Do these phenomena really have much to do with Shapiro’s mammoths? In fact, I think they do. In all of these cultural upwellings, we see that same desire to touch a piece of the past, whether it’s the Paleolithic tundra, the immigrant hustle of old New York, some preindustrial culinary paradise, pre-European North America, or the eastern European shtetl, shortly before the arrival of the Enlightenment.
And, as with Shapiro’s mammoths, you can only pull yourself into the past by using the techniques of the present and future. Hipster chic and paleo dieting couldn’t exist without the affluence and leisure delivered by an industrialized market economy. Both national parks and Jewish enclaves thrive on a mix of legal protections and subsidies that come with the modern state. It’s hard to set aside vast tracts of otherwise usable land, or study Talmud all day, without the astonishing material wealth of a society founded on the division of labor and high-tech agriculture, such that fewer than 2% of people need to farm.
Nor are any of these reproductions perfect, or even close. The problems, often, are similar to those with de-extinction: the DNA of the past comes to us fragmented. Our information about diets and folkways is imperfect. Our primeval wilderness areas, for example, are often missing key pre-European species, including, of course, permanent human inhabitants. Future mammoths would really be hairy GMO Asian elephants, as noted above; but what reconstruction of the past is ever anything but a chimera, cobbled together from analysis and guesswork?
Nevertheless, we dream of perfectly cloned mammoths and second comings. It infiltrates our politics, dreaming of a return to a better America. It permeates faith: Jesus is the new Adam, the theologians say; the final chapter of the final book of the New Testament—and so for Christians, the entire Bible—discusses the Garden of Eden, where it all began.
Amidst this restorationism, Shapiro’s book is that rare thing: a truly progressive text with a profound interest in the past. Shapiro is excited about de-extinction, but she’s frank about the challenges and limitations. Unlike many people who enthuse about deextinction and its conceptual cousin, rewilding, she doesn’t sketch out a vision of entire ancient landscapes, reconstructed, but a more modest strategy for bringing back certain species, in order to meet contemporary needs and obligations.

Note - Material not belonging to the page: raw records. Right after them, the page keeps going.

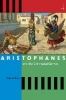 9780801885273 : aristophanes-and-the-carnival-of-genres-platter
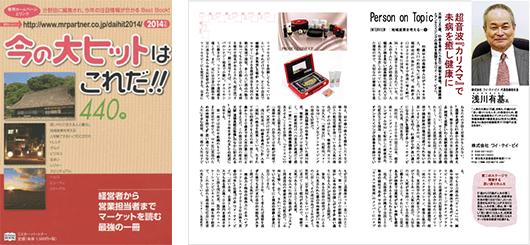 雑誌『ミスターパートナー』の2014年「題の業人を今の大ヒットはこれだ!!」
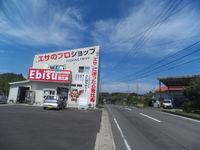 鷹島に行くなら・・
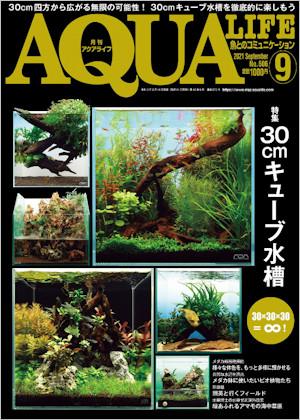 アクアライフ No.506 2021年09月号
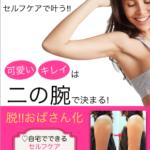 【号外】夏に間に合う二の腕痩せセルフケア付見た目改革本!!【脱アナメルマガ】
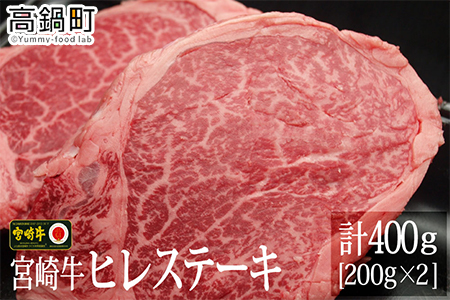 <宮崎牛ヒレステーキ400g(200g×2)>3か月以内に順次出荷【c706_tf】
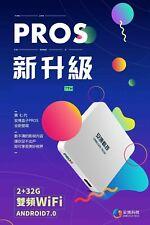 UNBLOCK TECH UPROS UBOX PROS Android 4K TV Box Channels GEN7 安博盒子七代 ROOT越獄版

And while Shapiro looks back, she’s comfortable with the technology required to give us our pre-industrial treasures. Discussing objections to de-extinction, Shapiro describes those who feel that, “by engineering new organisms, by altering the structure of biological communities, and by altering the course of today’s extinction trajectory, we are messing with things that we don’t understand and therefore probably shouldn’t be messing with.”

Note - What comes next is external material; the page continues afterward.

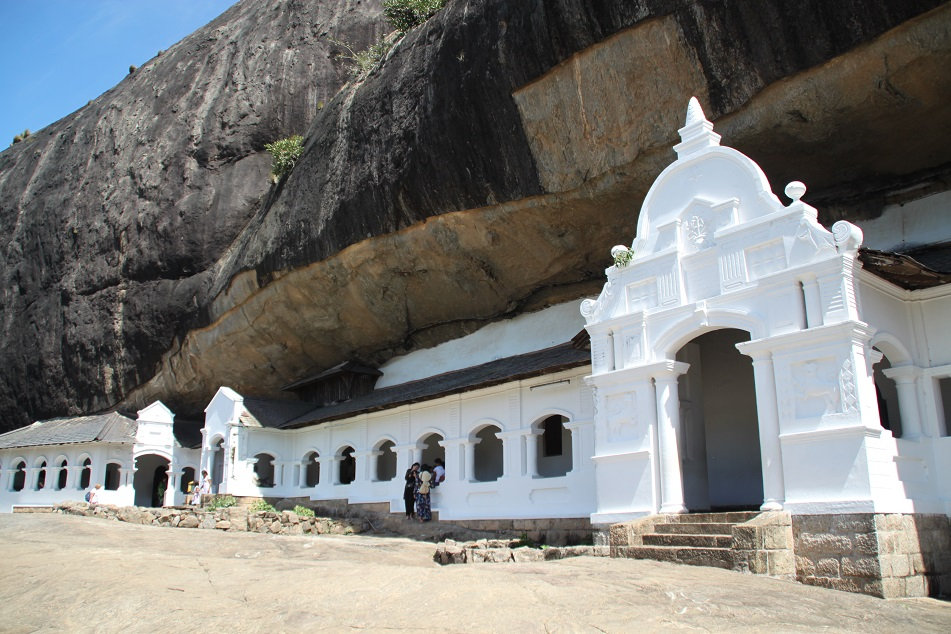 The Exterior of Dambulla Cave Temple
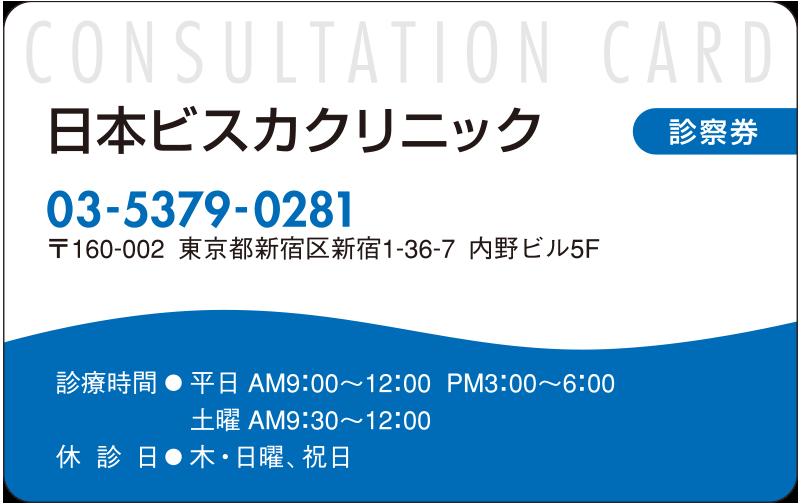 デザインNo. PV08-24B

Shapiro takes that concern seriously. But she doesn’t buy into that fantasy of a world in which it’s possible for humans to exist without messing with things, including that which we don’t fully understand. That’s the fantasy, really, that underlies so many of our visions of simpler times. “With the earliest attempts at domestication of gray wolves in Europe some 30,000 years ago,” she writes, “our species began manipulating the genetics of other organisms to our advantage.” We have always been manipulating. We always will be. In that sense, at least, the future really is a reflection of the past.